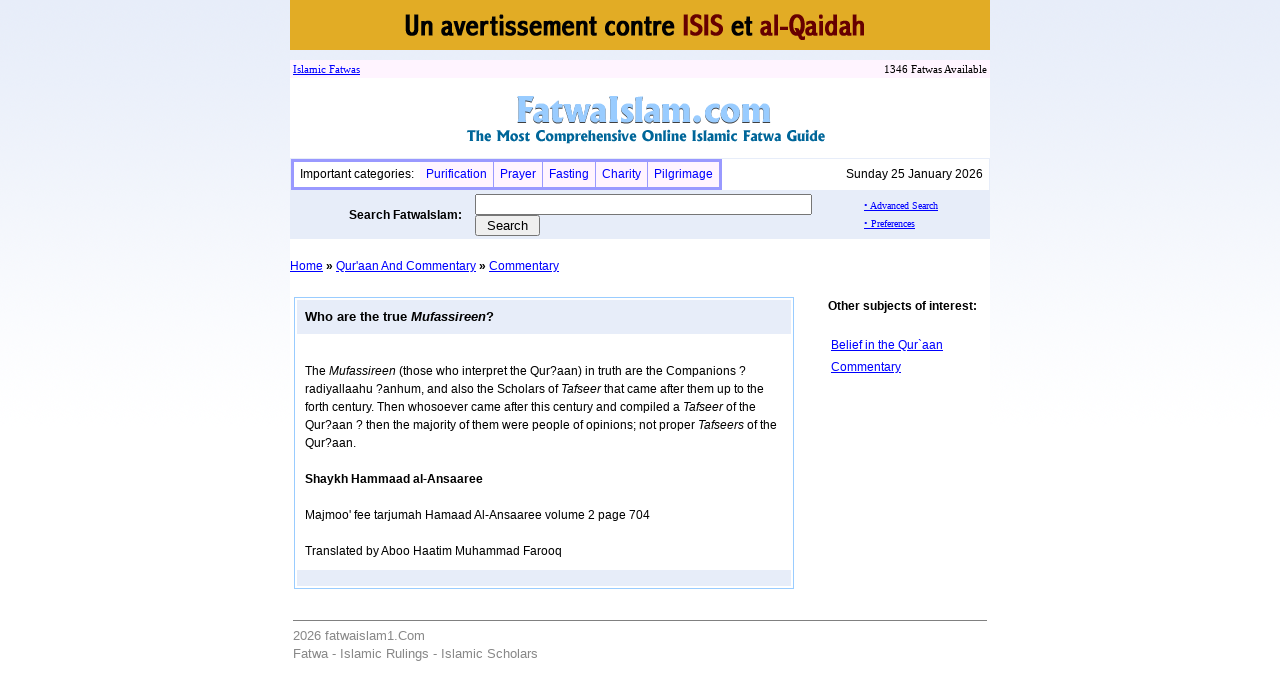

--- FILE ---
content_type: text/html;charset=iso-8859-1
request_url: http://www.fatwaislam.com/fis/index.cfm?scn=fd&ID=405
body_size: 2549
content:

<!DOCTYPE HTML PUBLIC "-//W3C//DTD HTML 4.0 Transitional//EN">
<html>
<head>
<meta name="description" content="Welcome to #dsn# - The Most Comprehensive Online Fatwa Guide! Fataawa from the Major Scholars of the Muslim World">
<meta name="Keywords" content="fatwa, fatwah, fataawa, fatawa, fiqh, fikh, fiq, fik, shareeah, shareah, shariah, sharia, allah, allaah, god, mohammed, muhammad, mohammad, muhammed, hijaab, hijab, muslim, moslem, quran, quraan, koran, scholar, baz, baaz, albani, albaani, albaanee, fowzaan, fowzan, taymiyyah, hadeeth, hadith, sunnah, aqeedah, creed, manhaj, methodology, legal, ruling, law, islam, islaam, ramadhan, ramadhaan, hajj, haj, umrah, purification, business, trade, marriage, divorce, religion, dawa, dawah, suicide bombing, terrorism, wtc, imaam, imam, shaykh, shaikh, sheikh, makkah, mecca, madeenah, medina, madinah, salaf, salafi dawah">
<META NAME="GOOGLEBOT" CONTENT="INDEX,FOLLOW">
<style>
td, body {line-height:18px;font-family:arial;font-size:12px;}
</style>


		
			<title>fatwaislam1.Com : Who are the true <i>Mufassireen</i>? </title>
		
			
	
	
</head>
<body topmargin="0" bgcolor="#ffffff" vlink="Blue" link="Blue" style="background: #fff url(images/grgrad.gif) repeat-x;"><div align="center">

<a href="docs/contre-isis.pdf"><img src="images/contre-isis.png" title="Un avertissement contre ISIS et al-Qaidah" border="0"></a>
<div style="height:10px;"></div>

<table width="700" cellpadding="0" cellspacing="0" bgcolor="#fff4ff"><tr><td>&nbsp;<font style="font-size:11px;font-family:tahoma;"><a href="index.cfm">Islamic</a><a href="index.cfm">&nbsp;Fatwa</a><a href="index.cfm">s</a></font></td>
<td align="right">
<font style="font-size:11px;font-family:tahoma;">1346 Fatwas Available</font>&nbsp;
</td>
</tr></table>

<table width="700" cellpadding="0" cellspacing="0"><tr><td align="center"><a href="index.cfm"><img src="images/banner.gif" alt="Fatwa | Islamic Rulings" border="0"></a></td></tr></table>

<table width="700" cellpadding="0" cellspacing="0" style="border:1px solid #e7edf9;" bgcolor="#ffffff"><tr><td>

<table bordercolor="#9999ff" cellpadding="0" cellspacing="0"><tr>
<td nowrap>&nbsp;&nbsp;Important categories:&nbsp;&nbsp;</td>
<td bgcolor="#fff4ff">&nbsp;&nbsp;<a href="index.cfm?scn=sc&sc=2&c=2" style="text-decoration:none;">Purification</a>&nbsp;&nbsp;</td><td width="1" bgcolor="#9999ff"><img src=images/spacer.gif width=1 height=25></td>
<td bgcolor="#fff4ff">&nbsp;&nbsp;<a href="index.cfm?scn=sc&sc=3&c=2" style="text-decoration:none;">Prayer</a>&nbsp;&nbsp;</td> <td width="1" bgcolor="#9999ff"><img src=images/spacer.gif width=1 height=25></td>
<td bgcolor="#fff4ff">&nbsp;&nbsp;<a href="index.cfm?scn=sc&sc=10&c=2" style="text-decoration:none;">Fasting</a>&nbsp;&nbsp;</td> <td width="1" bgcolor="#9999ff"><img src=images/spacer.gif width=1 height=25></td>
<td bgcolor="#fff4ff">&nbsp;&nbsp;<a href="index.cfm?scn=sc&sc=9&c=2" style="text-decoration:none;">Charity</a>&nbsp;&nbsp;</td><td width="1" bgcolor="#9999ff"><img src=images/spacer.gif width=1 height=25></td>
<td bgcolor="#fff4ff">&nbsp;&nbsp;<a href="index.cfm?scn=sc&sc=11&c=2" style="text-decoration:none;">Pilgrimage</a>&nbsp;&nbsp;</td>
</tr></table>

</td>
<td width="100%" align="right">
Sunday 25 January 2026&nbsp;&nbsp;
</td>
</tr></table>

<table width="700" bgcolor="#e7edf9">
<form action="index.cfm?scn=search" method="post">
<tr><td nowrap align="right" width="180"><b>Search FatwaIslam:</b>&nbsp;&nbsp;&nbsp;</td>
<td width="100%">
<input type=text name=search_txt size=40> <input type="submit" value=" Search ">
</td>
<td>&nbsp;&nbsp;&nbsp;&nbsp;</td>
<td nowrap width="125" valign="middle">
<a href="index.cfm?scn=search_adv"><font style="font-family:tahoma;font-size:10px;">&#149; Advanced Search</font></a><BR>
<a href="index.cfm"><font style="font-family:tahoma;font-size:10px;">&#149; Preferences</font></a>
</td>
</tr>
</form>
</table>
<table width="700" cellpadding="0" cellspacing="0" bgcolor="#ffffff">
<tr><td><BR></td></tr>
<tr><td valign="top">


<a href="index.cfm">Home</a> 
<b>&raquo;</b> <a href="index.cfm?scn=c&c=6">Qur'aan And Commentary</a>

<b>&raquo;</b> 
<a href="index.cfm?scn=sc&sc=71&c=6">Commentary</a>

<BR><BR>


<table width="100%" cellpadding="4" cellspacing="0"><tr>

<td valign="top">
<table width="500" style="border:1px solid #99ccff" cellpadding="8">
<tr bgcolor="#e7edf9"><td>

 
<font style="font-size:13px;">
<b>Who are the true <i>Mufassireen</i>?</b> </font>


</td></tr>
<tr><td>



</td></tr>
<tr>
<td>
The <i>Mufassireen</i> (those who interpret the Qur?aan) in truth are the Companions ? radiyallaahu ?anhum, and also the Scholars of <i>Tafseer</i> that came after them up to the forth century. Then whosoever came after this century and compiled a <i>Tafseer</i> of the Qur?aan ? then the majority of them were people of opinions; not proper <i>Tafseers</i> of the Qur?aan.  <P> 
</td>
</tr>
<tr><td>


<b>Shaykh Hammaad al-Ansaaree</b>





</td></tr>

<tr><td>
Majmoo' fee tarjumah Hamaad Al-Ansaaree volume 2 page 704 

</td></tr>


<tr><td>
Translated by Aboo Haatim Muhammad Farooq<BR>
</td></tr>

<tr bgcolor="#e7edf9"><td>


</td></tr>
</table>



</td>

<td valign="top">

<b>Other subjects of interest:</b><BR><BR>


<table width="100%">
<tr><td><a href="index.cfm?scn=sc&sc=70&c=6">Belief in the Qur`aan</a></td></tr>

<tr><td><a href="index.cfm?scn=sc&sc=71&c=6">Commentary</a></td></tr>
</table>


</td>

</tr></table>



</td></tr></table>

<BR>

<table width="700">
<tr>
<td>
<hr size="1" noshade>
<font color="#888888" style="font-size:13px;"> 2026 fatwaislam1.Com<BR>
Fatwa - Islamic Rulings - Islamic Scholars<BR>
</font>
</td>
</tr>
</table>
<BR><BR><BR>
</div>


</body>
</html>
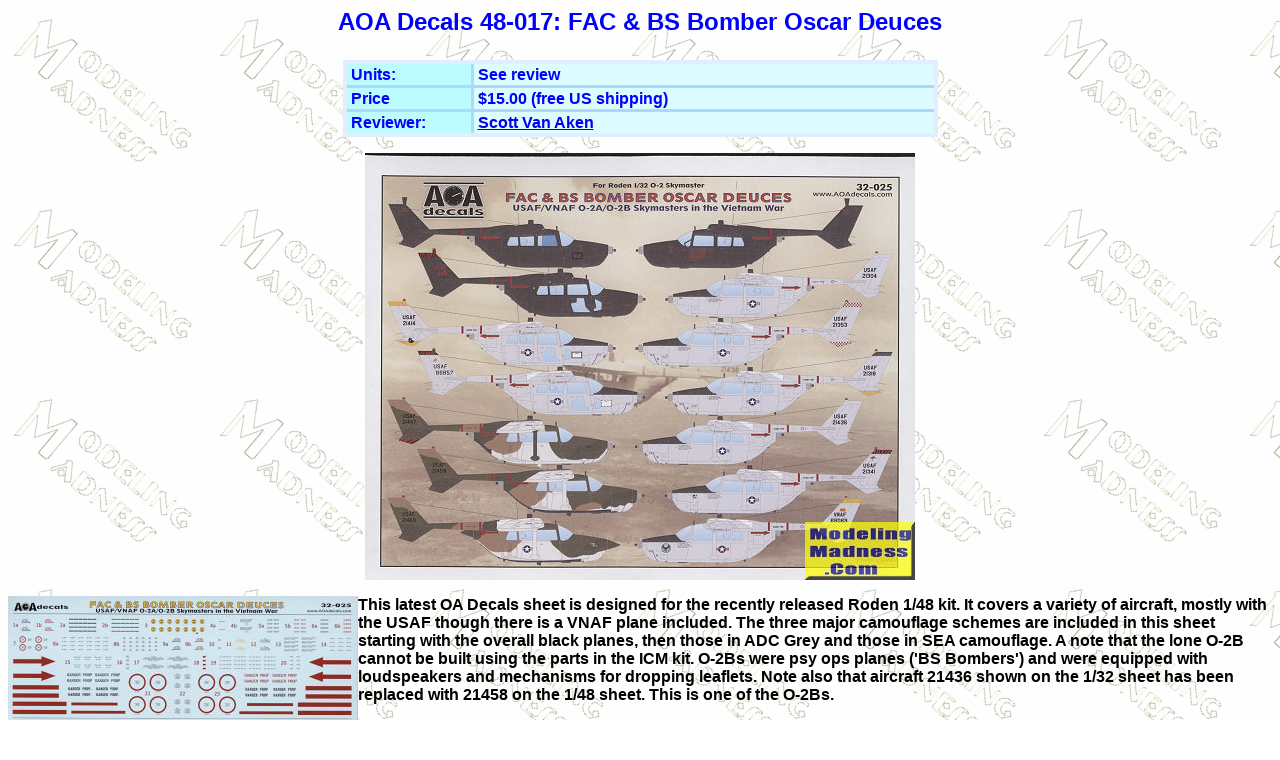

--- FILE ---
content_type: text/html
request_url: https://modelingmadness.com/scott/decals/aoa/48/aoa48017.htm
body_size: 1810
content:
<html xmlns:v="urn:schemas-microsoft-com:vml" xmlns:o="urn:schemas-microsoft-com:office:office">

<head>
<meta http-equiv="Content-Type" content="text/html; charset=windows-1252">
<meta name="GENERATOR" content="Microsoft FrontPage 12.0">
<meta name="ProgId" content="FrontPage.Editor.Document">
<title>AOA Decals48-017: FAC &amp; BS Bomber Oscar Deuces, reviewed by Scott Van 
Aken</title>
<style fprolloverstyle>A:hover {color: red; font-weight: bold}

</style>
<meta http-equiv="Page-Enter" content="blendTrans(Duration=2.0)">
<style type="text/css">

.style1 {

	text-align: center;

}

.style2 {

	font-family: Arial;

}

.style3 {

	font-family: Arial;

	font-size: x-large;

	color: #0000FF;

}

</style>
</head>

<body background="../../../../bgmm.gif">

<p ALIGN="CENTER" class="style3"><strong>AOA Decals 48-017: FAC &amp; BS Bomber 
Oscar Deuces</strong><center>
<table BORDER="4" CELLSPACING="3" BORDERCOLOR="#E0EEFE" CELLPADDING="3" WIDTH="595" bgcolor="#FFFFFF" style="border-collapse: collapse">
  <tr>
    <td WIDTH="115" VALIGN="TOP" BGCOLOR="#BCFBFE" bordercolor="#0000FF" bordercolorlight="#66CCFF" bordercolordark="#0000FF" style="border: 3px solid #ABD9FE; ; padding-left:4; padding-right:4; padding-top:2; padding-bottom:1" class="style2">
      <font color="#0000FF"><strong>Units:</strong></font></td>
    <td WIDTH="448" VALIGN="TOP" BGCOLOR="#DDFCFF" bordercolor="#0000FF" bordercolorlight="#66CCFF" bordercolordark="#0000FF" style="border: 3px solid #ABD9FE; ; padding-left:4; padding-right:4; padding-top:2; padding-bottom:1" class="style2">
      <font color="#0000FF"><strong>See review</strong></font></td>
  </tr>
  <tr>
    <td WIDTH="115" VALIGN="TOP" BGCOLOR="#BCFBFE" bordercolor="#0000FF" bordercolorlight="#66CCFF" bordercolordark="#0000FF" style="border: 3px solid #ABD9FE; ; padding-left:4; padding-right:4; padding-top:2; padding-bottom:1">
      <p class="style2"><font color="#0000FF"><strong>Price</strong></font></td>
    <td WIDTH="448" VALIGN="TOP" BGCOLOR="#DDFCFF" bordercolor="#0000FF" bordercolorlight="#66CCFF" bordercolordark="#0000FF" style="border: 3px solid #ABD9FE; ; padding-left:4; padding-right:4; padding-top:2; padding-bottom:1" class="style2">
    <font color="#0000FF"><strong>$15.00 (free US shipping)</strong></font></td>
  </tr>
  <tr>
    <td WIDTH="115" VALIGN="TOP" BGCOLOR="#BCFBFE" HEIGHT="22" bordercolor="#0000FF" bordercolorlight="#66CCFF" bordercolordark="#0000FF" style="border: 3px solid #ABD9FE; ; padding-left:4; padding-right:4; padding-top:2; padding-bottom:1">
      <p class="style2"><font color="#0000FF"><strong>Reviewer:</strong></font></td>
    <td WIDTH="448" BGCOLOR="#DDFCFF" HEIGHT="22" bordercolor="#0000FF" bordercolorlight="#66CCFF" bordercolordark="#0000FF" style="border-style:solid; border-width:3; padding-left:4; padding-right:4; padding-top:2; padding-bottom:1">
      <p><font color="#0000FF" class="style2"><a
      href="mailto:svanaken61@gmail.com"><strong>Scott Van Aken</strong></a></font><span class="style2"><strong>
		</strong></span>
      </td>
  </tr>
  </table>
</center><font class="style2">
<p class="style1"><strong>
<img src="../32/aoa32025a.jpg" width="550" height="427"></strong></p>
<p ALIGN="left"><strong>
<img src="../32/aoa32025b.jpg" width="350" height="451" style="float: left">This 
latest OA Decals sheet is designed for the recently released Roden 1/48 kit. It 
covers a variety of aircraft, mostly with the USAF though there is a VNAF plane 
included. 
The three major camouflage schemes are included in this sheet starting 
with the overall black planes, then those in ADC Grey and those in SEA 
camouflage. A note that the lone O-2B cannot be built using the parts in the ICM kit. 
O-2Bs were psy ops planes ('BS Bombers') and were equipped with loudspeakers and 
mechanisms for 
dropping leaflets. Note also that aircraft 21436 shown on the 1/32 sheet has been replaced with 21458 on the 1/48 sheet. This is one of the O-2Bs. </strong>
</p>
<p ALIGN="left"><strong>Something I did not realize is that apparently the O-2 
came without the lower windows on the right side of the plane. I had always 
thought that was one of the telling features. You'll notice the large white FAC 
on the sheet. This is provided in case you want to use the kit markings, but was 
not carried on any of the black options on this sheet. Note also that several of 
the ICM kit options are warbirds so are not totally accurate for operational 
planes. </strong>
</p>
<p ALIGN="left"><strong>Not only are the decals superbly printed, but there is a lot of additional information provided on each of the markings options. This includes a full stencil guide. This would be a great choice for those doing this kit. </strong>
</p>
<p ALIGN="left"><strong>October 2020</strong></p>
<p ALIGN="left"><strong>Copyright ModelingMadness.com. All rights reserved. &nbsp;</strong></p>
<p ALIGN="left"><strong>Thanks to
</strong>
<a href="http://www.aoadecals.com"><strong>AOA Decals</strong></a><strong> for 
the review sheet. You can find this sheet&nbsp;
<a href="http://aoadecals.com/48017/home.htm">at this link</a>. 
</strong>
</p>
<p ALIGN="left"><strong>If you would like your product reviewed fairly and fairly quickly, please 
</strong> <a href="mailto:svanaken61@gmail.com"><strong>contact
the editor</strong></a><strong> or see other details in the </strong> 
<a
href="../../../../../products.htm"><strong>Note to
Contributors</strong></a><strong>.</strong></p>
<p>&nbsp;</p>
</font>

</body>

</html>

● ● ● ●

Please report the number of lines in the data that include the word "were", and add no other text.

- **Result**:
2